Pero hay otra teoría de Edgar Allan Poe que afirma su estética romántica y su profundización antropológica, arraigada a algunos de sus cuentos frontalmente (por ejemplo, en El demonio de la perversidad) y a otros, entre líneas (por ejemplo, sus cuentos clasificados como “de terror”): el hombre y su espíritu de la perversidad. No hay nada de desperdicio teórico ni sensorial allí, pero no es el objetivo de este texto indagar en esas explicaciones. Sin embargo, la atracción que genera en cualquier lector bien puede acercarnos a entender de qué se trata ese espíritu que lo obsesionaba, de qué se trata su ficción en tanto trama compleja y, queriéndolo o no, de qué estamos hechos humanamente desde una óptica punzante, profunda.
Hace tres años perdí uno de sus más famosos cuentos El gato negro en manos de un estudiante del curso en el cual yo trabajaba. Se lo presté salvajemente, arrancando las hojas de uno de mis tomos de Cuentos completos, para que practicase su lectura en voz alta y unos días después, pudiese leerlo en público en la escuela asumiendo actoralmente la voz de su narrador. El cuento fue leído con éxito, pero nunca volvió a mis manos. Lo reclamé, ahora creo que siendo tonta y egoísta. Sin embargo, Alexis, el estudiante, nunca me lo entregó.
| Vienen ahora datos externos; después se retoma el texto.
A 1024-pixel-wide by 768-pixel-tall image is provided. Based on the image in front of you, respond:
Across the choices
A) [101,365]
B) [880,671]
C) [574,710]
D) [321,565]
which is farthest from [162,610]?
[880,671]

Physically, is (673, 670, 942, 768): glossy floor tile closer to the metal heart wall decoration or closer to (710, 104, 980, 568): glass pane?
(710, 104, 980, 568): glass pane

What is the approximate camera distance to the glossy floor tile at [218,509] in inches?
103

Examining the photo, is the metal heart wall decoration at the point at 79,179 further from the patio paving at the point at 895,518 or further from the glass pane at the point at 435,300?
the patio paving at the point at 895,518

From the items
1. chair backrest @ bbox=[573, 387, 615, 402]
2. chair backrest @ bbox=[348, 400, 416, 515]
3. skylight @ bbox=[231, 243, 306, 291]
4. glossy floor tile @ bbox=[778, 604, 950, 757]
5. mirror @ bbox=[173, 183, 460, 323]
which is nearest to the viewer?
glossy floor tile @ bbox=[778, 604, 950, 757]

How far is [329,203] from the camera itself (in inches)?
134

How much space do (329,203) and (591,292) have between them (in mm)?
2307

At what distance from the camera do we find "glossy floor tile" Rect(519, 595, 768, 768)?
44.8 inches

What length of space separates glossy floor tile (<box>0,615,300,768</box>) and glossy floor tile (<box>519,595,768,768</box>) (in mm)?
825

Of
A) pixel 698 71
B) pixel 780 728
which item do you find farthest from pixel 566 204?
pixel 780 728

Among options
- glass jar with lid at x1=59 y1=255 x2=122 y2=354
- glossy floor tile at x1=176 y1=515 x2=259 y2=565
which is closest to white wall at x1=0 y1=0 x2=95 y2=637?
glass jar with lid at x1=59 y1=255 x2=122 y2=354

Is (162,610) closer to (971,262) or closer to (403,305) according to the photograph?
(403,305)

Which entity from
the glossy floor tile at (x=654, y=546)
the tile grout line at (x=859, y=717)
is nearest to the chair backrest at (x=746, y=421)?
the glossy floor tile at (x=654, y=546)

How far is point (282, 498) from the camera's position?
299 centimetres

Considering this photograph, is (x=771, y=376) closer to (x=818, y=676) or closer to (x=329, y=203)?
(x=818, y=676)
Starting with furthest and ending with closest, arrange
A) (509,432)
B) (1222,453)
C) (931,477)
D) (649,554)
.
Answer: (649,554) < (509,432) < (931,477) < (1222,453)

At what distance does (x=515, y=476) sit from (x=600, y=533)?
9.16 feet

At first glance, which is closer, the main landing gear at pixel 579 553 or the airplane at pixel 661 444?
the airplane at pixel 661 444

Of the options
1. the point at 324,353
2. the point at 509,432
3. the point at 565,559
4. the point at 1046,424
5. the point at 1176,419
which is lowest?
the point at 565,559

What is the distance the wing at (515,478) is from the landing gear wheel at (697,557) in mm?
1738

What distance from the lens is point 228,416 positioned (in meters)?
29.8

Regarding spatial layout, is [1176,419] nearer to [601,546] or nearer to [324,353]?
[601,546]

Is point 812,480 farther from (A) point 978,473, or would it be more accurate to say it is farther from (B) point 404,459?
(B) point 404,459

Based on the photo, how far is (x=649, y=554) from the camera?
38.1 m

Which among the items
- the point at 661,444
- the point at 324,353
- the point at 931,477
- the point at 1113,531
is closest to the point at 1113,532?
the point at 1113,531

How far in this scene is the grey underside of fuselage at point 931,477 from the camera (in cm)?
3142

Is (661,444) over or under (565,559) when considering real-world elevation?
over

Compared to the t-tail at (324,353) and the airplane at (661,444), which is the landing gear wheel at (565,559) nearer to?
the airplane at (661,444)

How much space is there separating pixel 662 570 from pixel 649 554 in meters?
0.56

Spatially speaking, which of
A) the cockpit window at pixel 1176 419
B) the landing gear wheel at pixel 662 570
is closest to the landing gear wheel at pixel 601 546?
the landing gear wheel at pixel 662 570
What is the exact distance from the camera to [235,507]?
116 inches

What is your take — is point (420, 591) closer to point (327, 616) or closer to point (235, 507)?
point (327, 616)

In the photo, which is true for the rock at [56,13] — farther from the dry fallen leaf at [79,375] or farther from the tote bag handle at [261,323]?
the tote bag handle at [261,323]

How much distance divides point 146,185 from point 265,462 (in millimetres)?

Y ahora mismo que escribo este texto, entiendo (o me invento una explicación): la trascendencia de un hombre, en el caso de Poe, de un hombre escritor, radica en la voz que lo adopta y lo hace correr, en las páginas robadas para propio placer, en las ganas que tengo de que ese pibe haya leído al menos ese cuento decenas de veces como lo hice yo.